En effet, le passé du chef de l'Etat en tant que «moudjahid du front du Sud» est ressorti, pour compenser les registres de la «réconciliation nationale» et des «réalisations économiques», consommés ou battus en brèche. Le second exemple concerne le référentiel historique de légitimation qu'utilise l'institution militaire pour justifier son implication politique directe. Depuis le début du hirak, c'est toujours en tant qu'héritière de l'Armée de libération nationale (ALN) que le commandement de l'Armée nationale populaire (ANP) annonce ses décisions. L'histoire est convoquée pour justifier son rôle majeur dans la gestion d'une crise qui n'est pourtant pas de nature sécuritaire.
Depuis le 22 février, l'histoire se conjugue au présent et s'écrit dans la rue. Les figures emblématiques de la guerre de Libération manifestent une à deux fois par semaine. Certaines défilent, avançant d'un pas fragile ou tonitruant (Djamila Bouhired, Louisette Ighil Lahriz, Lakhdar Bouragaa avant son arrestation,…). D'autres figures sont présentes par leur pensée et leurs écrits (Ali Yahia Abdennour, Taleb Ibrahimi, Rachid Benyelles…).
D'autres encore marquent le hirak d'une empreinte symbolique, virtuelle, quasi mystique (Ali Ammar, Ramdane Abane, Mourad Didouche, Larbi Ben M'hidi, El Haoues, Amirouche,…). Les messages de l'âme ne traversent-ils pas l'espace, ne défient-ils pas le temps ? Manifestement oui. C'est leur héritage qui jaillit du plus profond de l'histoire lorsqu'au cœur des manifestations, ces cris fusent : «Aliii !!!, Aliii !!!, Aliii !!!». Ils ramènent Ali Ammar, en lui criant que «le pays est en danger» et qu'il faut «continuer la Bataille d'Alger».

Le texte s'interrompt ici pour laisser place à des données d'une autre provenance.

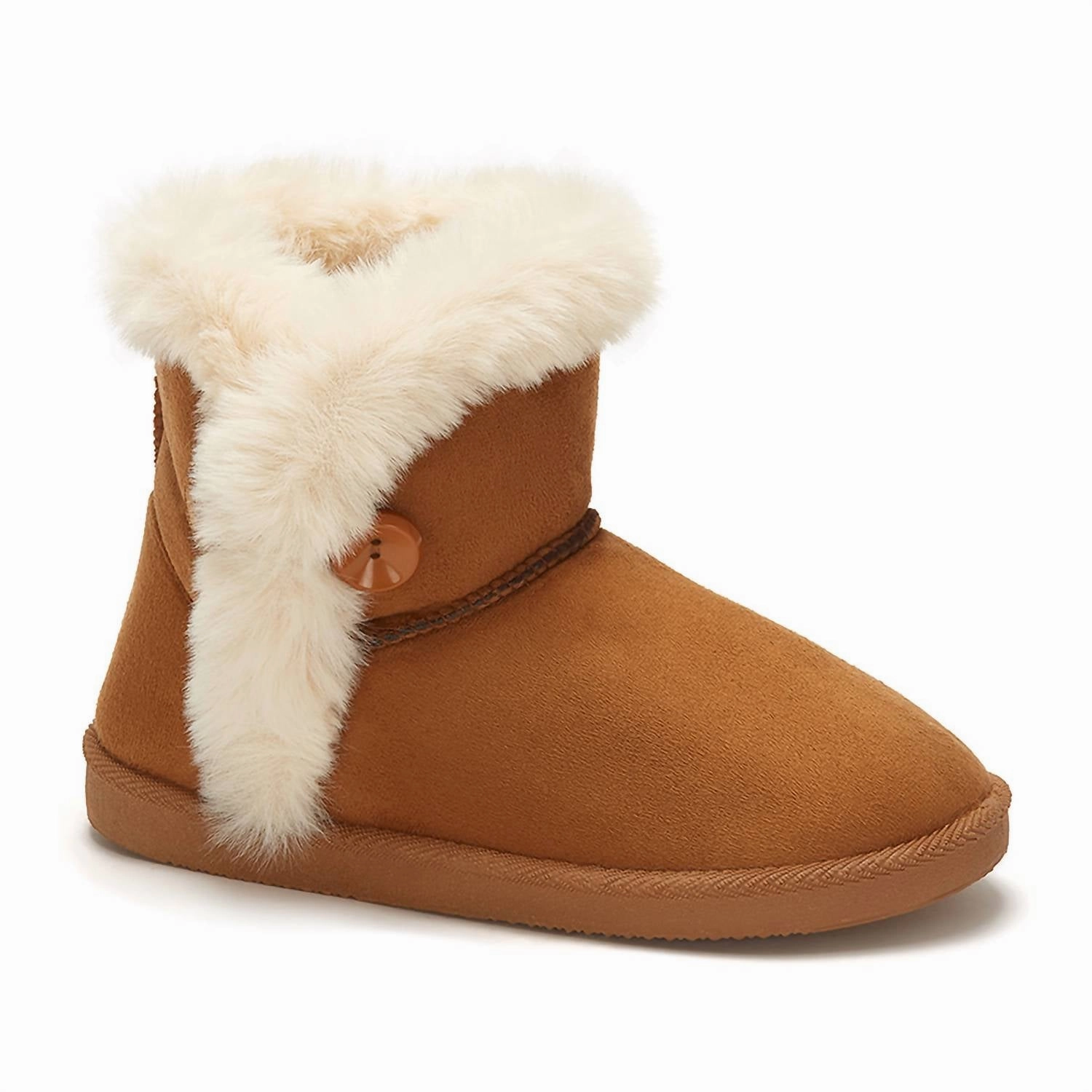 Women's Winter Fur Boots In Chestnut Dust Guard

Ils ressuscitent El Haoues pour dénoncer les multiples arrestations, dont celle de Lakhdar Bouregaa : «Yal Haoues, el moudjahidine fel habs !» (El Haoues, les moudjahidine sont en prison !) Lorsque les hirakistes demandent, face aux forces de l'ordre : «Hadi dawla wala istiimar ?» (Est-ce un Etat ou une puissance coloniale ?), ils rejettent la violence et refusent qu'elle soit un arbitre pour obtenir la soumission et l'humiliation.
Ces quelques illustrations montrent que le 22 février n'est pas l'expression d'une rupture entre les Algériens et leur histoire, mais une rupture entre les Algériens et ceux qui instrumentalisent l'histoire à des fins de maintien au pouvoir.
Depuis le 22 février, les Algériens qui se soulèvent portent leur histoire sur leur dos comme une douce protection ; ils l'écrivent sur des banderoles ; ils la dessinent sur des toiles et, enfin, ils la crient dans des slogans qui sortent des tripes et qui parlent au cœur. Grâce à ce liant qu'est l'histoire, le hirak n'est pas seulement un mouvement qui rassemble aujourd'hui toutes les générations, mais une osmose mystique entre les générations présentes et passées.
La génération de novembre 2019 est une fécondation de la génération de novembre 1954. C'est pourquoi les slogans du 22 février ne sont pas une remise en cause de l'histoire et de sa sacralité, mais sa valorisation et son appropriation.
Ils prolongement la sacralité du combat pour l'indépendance par la sacralité du combat pour la liberté. Depuis le 22 février, les Algériens ne se révoltent pas contre leur histoire, ils se révoltent avec elle.